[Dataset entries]
======

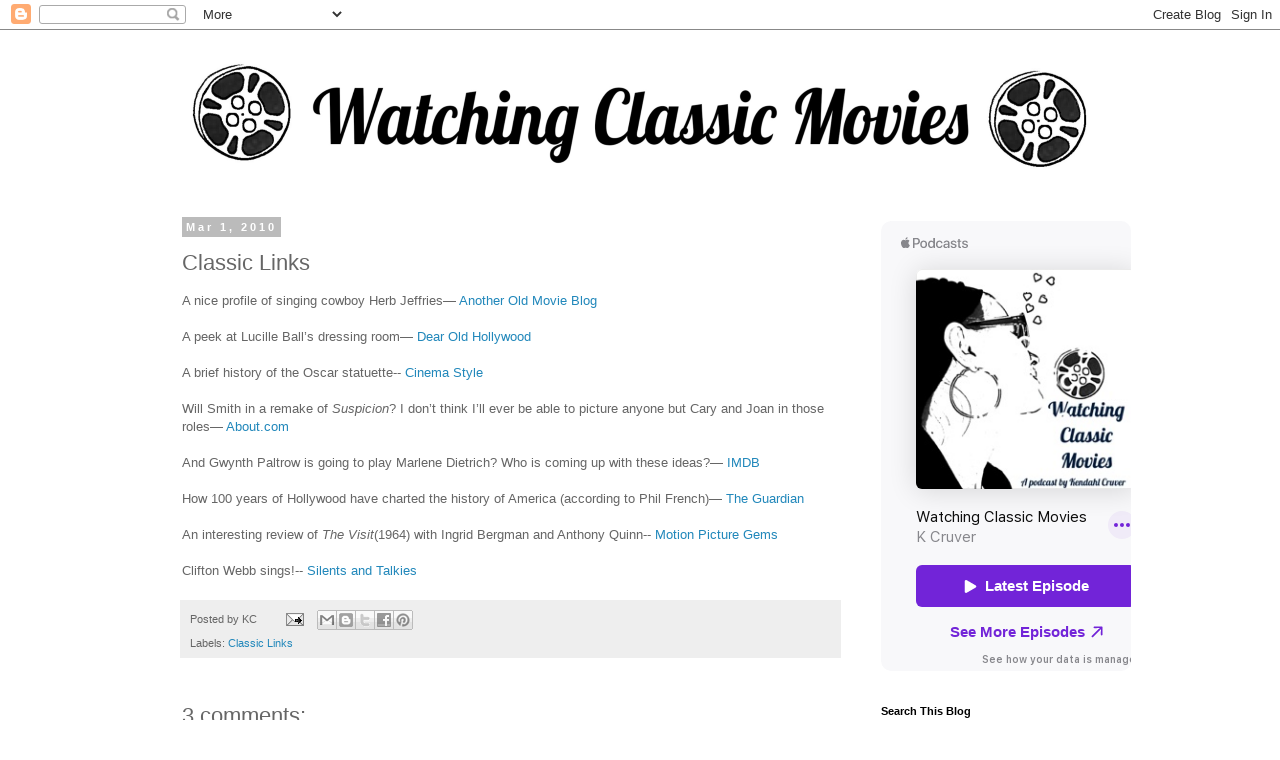

--- FILE ---
content_type: text/html; charset=utf-8
request_url: https://accounts.google.com/o/oauth2/postmessageRelay?parent=http%3A%2F%2Fwww.watchingclassicmovies.com&jsh=m%3B%2F_%2Fscs%2Fabc-static%2F_%2Fjs%2Fk%3Dgapi.lb.en.2kN9-TZiXrM.O%2Fd%3D1%2Frs%3DAHpOoo_B4hu0FeWRuWHfxnZ3V0WubwN7Qw%2Fm%3D__features__
body_size: 161
content:
<!DOCTYPE html><html><head><title></title><meta http-equiv="content-type" content="text/html; charset=utf-8"><meta http-equiv="X-UA-Compatible" content="IE=edge"><meta name="viewport" content="width=device-width, initial-scale=1, minimum-scale=1, maximum-scale=1, user-scalable=0"><script src='https://ssl.gstatic.com/accounts/o/2580342461-postmessagerelay.js' nonce="I006i0grK-KrqsgJGbIkPw"></script></head><body><script type="text/javascript" src="https://apis.google.com/js/rpc:shindig_random.js?onload=init" nonce="I006i0grK-KrqsgJGbIkPw"></script></body></html>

======

## What you have to do
A single number is required: the count of lines in the records that include the string "text".

## Solution to the exercise
2